Usule ve üsluba dikkat ettikten sonra meşveret, demokratik kültür farklı görüşlerin ifadesini gerektirir. Globalleşen dünyada istişare formel, klasik yollarla yapılması gerekmiyor. Nitekim günümüz dünyasında E-DEMOKRASİ diye bir şey var. Artık anketler, dijital kamuoyu yoklamaları, bazı konulara yönelik oylamalar artık çoğulcu, katılımcı demokrasinin yöntemleri arasında. Pek çok demokratik ülkede merkezi hükümetler, bakanlıklar, yerel yönetimler karar süreçlerinde bu tür tartışmalar açmakta, oylamalar yapmakta ve toplumun sesini daha kolay, daha ucuza ve hızlı şekilde almaktadır. “Bu tür konular sosyal medyada tartışılır mı?” demek doğru değil. İnternet artık demokrasinin en önemli platformlarından. Dünyanın pek çok demokrasisinde genel-yerel seçimler dijital yöntemlerle yapılıyor ve sayılıyor. Bu nedenle sosyal medyada yapılan bu tür tartışmalar yadırganmamalı. Nitekim IFLC ekibine sosyal medyadaki son tartışmanın yeni ufuklar açtığı kanaatindeyiz. Yeter ki üsluba dikkate edilsin, insanların kişiliğine, düşüncesine saygı gösterilsin!
Ayrıca bu türden tartışmaların Hizmet Hareketinin globalleşmesine, şeffalaşmasına ve üzerine atılı bazı ithamlardan (kapalılık, gizem, katı hiyararşi vd) kurtulmasına vesile olacaktır. Aksi “kol kırılsın yen içinde kalsın” anlayışının tezahürü olarak görülebilir.
MÜZAKERE KÜLTÜRÜ EKSİK
Doğu toplumları olarak biz bir konuyu konuşmayı, müzakere etmeyi başaramıyoruz. Fikrimize karşı çıkıldığında söyleyenin zatını, şahsiyetini de hedef alarak saldırıya veya gereksiz bir şekilde savunmaya geçiyoruz. Oysa sadece düşünceyi/teklifi ele alsak ve onun üzerinden lehte/aleyhte ve usulüne uygun, üsluba dikkate derek kişilik haklarını ihlal etmeden fikrimizi açıklasak bir savaş alanı haline gelen sosyal medya bir meşveret alanı olacak. Bu konuda dikkatli davranan Hizmet insanları dahi maalesef bazen sosyal medyada soğukkanlılığını koruyamayabiliyor. Teklifler, eleştiriler “davaya ihanet”, “harekete zarar” gibi görülebiliyor. Kanaatimizce temel esaslar dışında herşeyi onaylamak, baş sallamak davaya sadakat değildir Bazen isabetliyi arama-bulma adına sorgulamak sadakattir! Sana benzeyen, senin gibi düşünen seni onaylayanlarla yapılana “toplantı” denebilir ama istişare denmez; İstişare her çiçekten bal almaktır.

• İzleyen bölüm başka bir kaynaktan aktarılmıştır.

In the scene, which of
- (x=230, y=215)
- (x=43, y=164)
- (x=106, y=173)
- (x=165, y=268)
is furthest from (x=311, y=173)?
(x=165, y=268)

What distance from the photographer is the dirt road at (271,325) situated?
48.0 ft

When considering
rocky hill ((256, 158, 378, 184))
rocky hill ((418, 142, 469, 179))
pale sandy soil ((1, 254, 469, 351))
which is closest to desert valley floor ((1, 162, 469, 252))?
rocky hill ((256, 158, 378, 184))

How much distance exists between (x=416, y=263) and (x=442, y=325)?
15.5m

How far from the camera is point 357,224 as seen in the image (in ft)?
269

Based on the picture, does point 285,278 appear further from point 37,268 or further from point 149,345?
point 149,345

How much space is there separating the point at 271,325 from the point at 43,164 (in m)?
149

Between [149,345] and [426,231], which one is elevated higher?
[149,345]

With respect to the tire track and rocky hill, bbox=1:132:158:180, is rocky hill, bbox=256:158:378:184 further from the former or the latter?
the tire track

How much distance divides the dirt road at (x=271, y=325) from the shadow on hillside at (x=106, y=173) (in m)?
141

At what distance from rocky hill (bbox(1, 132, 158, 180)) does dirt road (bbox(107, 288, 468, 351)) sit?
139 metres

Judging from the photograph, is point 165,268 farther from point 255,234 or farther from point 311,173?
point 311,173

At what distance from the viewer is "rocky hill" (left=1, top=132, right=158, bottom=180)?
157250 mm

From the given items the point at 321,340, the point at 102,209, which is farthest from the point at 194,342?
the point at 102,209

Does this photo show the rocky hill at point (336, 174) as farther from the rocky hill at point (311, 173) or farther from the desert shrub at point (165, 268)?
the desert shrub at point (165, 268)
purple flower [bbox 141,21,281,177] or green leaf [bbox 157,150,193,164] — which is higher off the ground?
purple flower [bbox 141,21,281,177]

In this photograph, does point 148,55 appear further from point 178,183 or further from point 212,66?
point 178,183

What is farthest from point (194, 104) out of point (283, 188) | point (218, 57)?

Farklı birşey söyleyeni “fitne çıkaran” görmek, dışlamak, susturmak bir yapıyı güçlü ve yekvucut yapmaz. Bilakis bu yaklaşım hataları görmeyi engeller. Herkesin herşeyi aynı düşünüp benzer tepkiler verdiği homojen yapılar doğurgan-üretken ol-a-maz. Farklı olanı anlamak, farklı düşünceyi değerlendirmek gerekir. Eleştiren haksız ve isabetsiz olabilir, eleştirisi dikkate değer de olmayabilir ama çözüm red ve linç olmamalıdır. Hizmet Hareketi Cemaat Camiaya evrilecekse, tüm insanlığa hitap eden sivil-global bir hareket olacaksa farklılıklara, eleştirilere açık olmalıdır. Bir problem, sıkıntı, yanlış görüyorsanız ve konuşmuyorsanız susmak “dilsiz şeytan” olmak olabilir. Doğru bildiğiniz veya doğru olduğunu düşündüğünüz bir konuda edeble, üslubunca konuşmak/yazmak ve tamire matuf eleştiri bir HAK ve GÖREVdir. Sizin gibi düşünmüyor, onaylamıyor, farklı teklif sunuyor diye insanları linç ve tahkir etmek demokratik olmadığı gibi İslami de değildir.
MAĞDURİYETLER BU YOLLA DA ANLATILABİLİR
IFLC bir eğlence, türkü-şarkı platformu olarak görülmemeli. Bu insiyatif toplumlar, kültürler arasında köprüler inşa etme, “hep birlikte yeni bir dünya” kurma arzuzunun tezahürü. Özellikle Türkiye’de yüzbinler mahkum, mağdur perişan iken bu festivalin eğlence formunda, türkülü şarkılı yapılması acı içindeki insanları üzebilir. Ancak formatı değiştirilebilir. Bu yıl IFLC anneden koparılan bebelerin, babaya hasret çocukların, bölünmüş ailelerin sesinin tiyatral dille duyurulacağı platform olabilir. Türkiye’de yaşanan dramatik, trajik olaylar tiyatro-opera formunda işlenebilir. Sadece bizim değil, farklı milletlerin farklı zamanlarda yaşadığı acılar, sürgünler, baskılar konu alınabilir. Nefret ve düşmanlığın zararları, milletlere maddi manevi faturası sahnelenebilir.Pek çok mecranın yitirildiği, imkanların gasp edildiği böylesi bir dönemde Sosyal medya/internet önemli imkanlar sunuyor. Adeta E-İSTİŞARE ortamı oluyor. Hizmet insanları toleranslı, meşverete açık, saygı/sevgi dolu insanlardır. Üslupsuzları, küfürbazları, salya akıtanları muhatap almadan edebi/uslubu koruyarak, ithamlara girmeden pekâlâ sosyal medyayı/interneti yararlı mecralar olarak kullanabiliriz.